What to work on
Copy the data precisely, character for character, and leave out every picture.
- - - - - - -
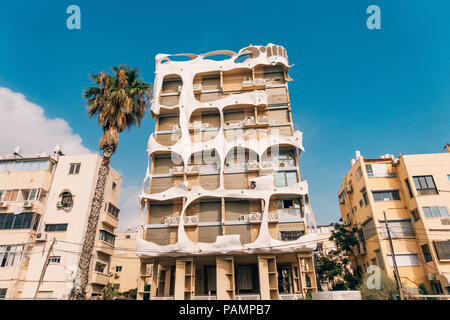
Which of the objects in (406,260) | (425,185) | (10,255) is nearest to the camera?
(406,260)

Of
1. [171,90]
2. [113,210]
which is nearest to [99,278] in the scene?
[113,210]

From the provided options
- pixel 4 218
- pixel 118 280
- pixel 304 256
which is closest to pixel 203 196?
pixel 304 256

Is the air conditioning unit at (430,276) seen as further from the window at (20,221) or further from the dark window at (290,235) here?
the window at (20,221)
- - - - - - -
Problem solution
Which of the objects in (406,260) | (425,185) | (10,255) is nearest to the camera?
(406,260)

Of
1. [171,90]
2. [113,210]
which is nearest to [99,278] in the scene?
[113,210]

From the provided options
- pixel 4 218
- pixel 118 280
- pixel 304 256
which is closest to pixel 203 196?
pixel 304 256

Is the air conditioning unit at (430,276) seen as further from the window at (20,221) or further from the dark window at (290,235) here?
the window at (20,221)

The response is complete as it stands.